Updated

From sanctuary cities to brutally high taxes, California is the undisputed center of gravity for today’s far-left. If you want to see how liberal policies would look on a national level, you don’t have to imagine it. You can just look at the thousands fleeing the once-great state.

In the latest chapter of California’s descent into liberal madness, the city of Berkeley – a hotbed of radical liberalism – became the first city in America to ban natural gas from new homes and businesses, including restaurants that use natural gas for stoves.

Environmentalists are reportedly hailing this development as a major victory, and it might not be an isolated incident. More than 50 other cities in California are considering following Berkeley’s lead.

BERKELEY BANS NATURAL GAS IN NEW HOMES, DROPS GENDERED LANGUAGE FROM CITY CODES

While it’s unsurprising that Berkeley – a city that’s already banned plastic straws – would ban natural gas, that’s little consolation to the citizens who have not yet fled.

Natural gas is a critical fuel used by homes, both for cooking on gas ranges and for heating. Berkeley’s new law hurts homeowners both by depriving them of freedom and by forcing them to use more expensive alternatives, notably electric stoves and heating.

There are major advantages to gas cooking. Those include finer temperature control, quicker temperature response times, easy cleaning, and reliability when the power goes out. Ask anyone who watches the Food Network or who works at a restaurant whether they’d like to use a gas range or an electric range.

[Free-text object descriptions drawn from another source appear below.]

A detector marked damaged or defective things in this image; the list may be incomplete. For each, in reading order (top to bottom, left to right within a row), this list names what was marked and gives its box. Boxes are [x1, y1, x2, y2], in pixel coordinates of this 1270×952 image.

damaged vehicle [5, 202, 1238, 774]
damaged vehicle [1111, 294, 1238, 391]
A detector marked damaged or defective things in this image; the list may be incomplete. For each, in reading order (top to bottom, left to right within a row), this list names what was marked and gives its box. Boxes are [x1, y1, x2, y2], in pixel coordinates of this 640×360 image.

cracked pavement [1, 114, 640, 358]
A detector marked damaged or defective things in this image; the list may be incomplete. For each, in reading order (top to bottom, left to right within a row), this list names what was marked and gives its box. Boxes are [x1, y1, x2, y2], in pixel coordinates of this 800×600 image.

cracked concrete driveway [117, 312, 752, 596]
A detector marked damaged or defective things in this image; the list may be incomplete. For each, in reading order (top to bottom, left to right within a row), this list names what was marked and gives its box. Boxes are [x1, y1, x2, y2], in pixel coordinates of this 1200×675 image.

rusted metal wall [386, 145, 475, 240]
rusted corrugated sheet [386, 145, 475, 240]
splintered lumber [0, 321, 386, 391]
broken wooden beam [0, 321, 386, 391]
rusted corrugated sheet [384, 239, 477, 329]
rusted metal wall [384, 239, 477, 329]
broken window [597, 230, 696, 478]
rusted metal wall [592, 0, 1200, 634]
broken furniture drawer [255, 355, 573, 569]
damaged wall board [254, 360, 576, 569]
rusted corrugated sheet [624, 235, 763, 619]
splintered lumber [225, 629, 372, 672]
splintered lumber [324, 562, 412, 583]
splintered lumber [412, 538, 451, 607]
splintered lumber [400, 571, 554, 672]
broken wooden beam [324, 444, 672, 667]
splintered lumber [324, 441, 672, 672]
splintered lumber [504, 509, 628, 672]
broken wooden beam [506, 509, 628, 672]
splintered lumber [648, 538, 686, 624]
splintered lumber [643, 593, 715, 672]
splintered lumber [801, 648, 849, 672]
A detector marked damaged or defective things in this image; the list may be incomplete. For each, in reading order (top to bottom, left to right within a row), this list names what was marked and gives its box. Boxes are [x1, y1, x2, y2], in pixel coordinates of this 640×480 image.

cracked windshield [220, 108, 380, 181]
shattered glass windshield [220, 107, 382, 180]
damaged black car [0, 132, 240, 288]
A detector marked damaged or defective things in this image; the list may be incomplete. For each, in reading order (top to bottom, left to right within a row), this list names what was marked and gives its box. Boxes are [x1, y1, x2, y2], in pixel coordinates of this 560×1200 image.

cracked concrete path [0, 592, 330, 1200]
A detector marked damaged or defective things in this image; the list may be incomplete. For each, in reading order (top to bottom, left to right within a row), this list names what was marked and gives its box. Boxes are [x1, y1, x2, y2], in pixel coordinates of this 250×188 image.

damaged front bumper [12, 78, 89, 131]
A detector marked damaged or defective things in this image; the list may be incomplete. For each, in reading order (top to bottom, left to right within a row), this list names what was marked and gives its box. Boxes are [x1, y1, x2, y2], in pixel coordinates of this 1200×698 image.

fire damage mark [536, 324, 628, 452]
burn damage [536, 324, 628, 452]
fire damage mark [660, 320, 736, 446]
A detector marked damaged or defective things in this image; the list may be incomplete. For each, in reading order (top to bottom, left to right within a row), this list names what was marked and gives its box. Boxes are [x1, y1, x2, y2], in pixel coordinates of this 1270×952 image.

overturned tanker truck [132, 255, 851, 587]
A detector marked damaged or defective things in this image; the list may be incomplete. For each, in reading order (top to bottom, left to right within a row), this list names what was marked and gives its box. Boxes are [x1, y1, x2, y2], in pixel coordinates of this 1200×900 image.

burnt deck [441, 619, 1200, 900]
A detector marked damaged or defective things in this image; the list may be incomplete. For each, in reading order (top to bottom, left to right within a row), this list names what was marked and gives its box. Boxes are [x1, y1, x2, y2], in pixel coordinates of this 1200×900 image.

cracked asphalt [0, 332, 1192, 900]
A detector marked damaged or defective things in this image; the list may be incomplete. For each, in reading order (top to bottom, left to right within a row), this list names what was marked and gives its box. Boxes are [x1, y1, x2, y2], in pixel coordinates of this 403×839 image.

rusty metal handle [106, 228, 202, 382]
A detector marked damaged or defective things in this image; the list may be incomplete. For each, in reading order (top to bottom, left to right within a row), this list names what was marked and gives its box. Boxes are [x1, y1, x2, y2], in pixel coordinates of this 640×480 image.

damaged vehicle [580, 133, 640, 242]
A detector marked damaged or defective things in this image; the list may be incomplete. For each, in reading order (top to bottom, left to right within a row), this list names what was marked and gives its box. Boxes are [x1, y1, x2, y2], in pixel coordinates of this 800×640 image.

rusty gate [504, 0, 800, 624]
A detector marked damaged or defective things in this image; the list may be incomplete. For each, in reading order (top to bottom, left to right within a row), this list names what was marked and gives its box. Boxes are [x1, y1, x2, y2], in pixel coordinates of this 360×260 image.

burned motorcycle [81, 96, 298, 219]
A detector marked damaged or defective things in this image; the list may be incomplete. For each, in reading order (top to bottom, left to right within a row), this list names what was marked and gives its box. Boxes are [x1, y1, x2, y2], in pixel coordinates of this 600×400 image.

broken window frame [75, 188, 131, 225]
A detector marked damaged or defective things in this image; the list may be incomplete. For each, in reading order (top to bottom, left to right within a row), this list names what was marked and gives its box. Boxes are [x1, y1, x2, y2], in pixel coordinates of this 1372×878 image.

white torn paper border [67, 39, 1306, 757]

Berkeley’s natural gas ban adds to the ever-increasing cost of homeownership in California, which has already been stressed by eco-demands. The state is mandating that, beginning next year, every new home must be fitted with solar panels, raising the cost of a new home by $10,000. Higher home prices, higher electric bills, fewer choices – that’s the future Californians are being promised by their government. It’s no wonder families are fleeing the state, and that California is led only by New York in out-migration.

Natural gas is typically half the price of electric heating. It’s even more efficient and heats up homes faster on average.

The logic behind the Berkeley ban seems to be this: we can help the planet and reduce carbon emissions by eliminating natural gas and switching to electric heating and cooking. This is completely warped: the electric grid is powered predominantly by fossil fuels. The state prides itself on having very little coal, but it imports electricity from neighboring states like Utah and Arizona where it is generated by coal. Somehow displacing the emissions from California to another state, and charging the taxpayers more, fulfills the criteria for being "green."

Natural gas is incredibly clean, producing very low emissions. In recent years, thanks to the fracking revolution, American natural gas production has exploded – and it’s just the beginning. Experts estimate that Alaska is sitting on 200 trillion cubic feet of untapped natural gas, and the state is working on building a new pipeline to help bring it to market.

Berkeley’s natural gas ban adds to the ever-increasing cost of homeownership in California, which has already been stressed by eco-demands. The state is mandating that, beginning next year, every new home must be fitted with solar panels, raising the cost of a new home by $10,000. Higher home prices, higher electric bills, fewer choices – that’s the future Californians are being promised by their government. It’s no wonder families are fleeing the state, and that California is led only by New York in out-migration.

Just look to our friends in Europe to see how damaging eco-policies can be. Citizens of Germany and Denmark, for instance, face electric rates around three times that of America.

Is this the future we want for our country? I, for one, think the answer is clear, but it seems those running city government in Berkeley have a different idea. That American citizens should be deprived of access to natural gas makes very little sense from an economic, environmental, or even logical sense. But that didn’t prevent Berkeley from pursuing it anyway.

CLICK HERE TO GET THE FOX NEWS APP

During the high of California’s drought, it was the rich who didn’t conserve water and who continued lawn and pool upkeep. It was the poor who were fined. Similarly, under this silly plan, Berkeley’s wealthy will find a way to bypass the law and get the gas stoves and gas heating they want. It’s always the regular, average citizens who suffer when elites decide to be "green."

The eco-left has sunk its teeth into state and local government in California, and it will be struggling families who pay the price.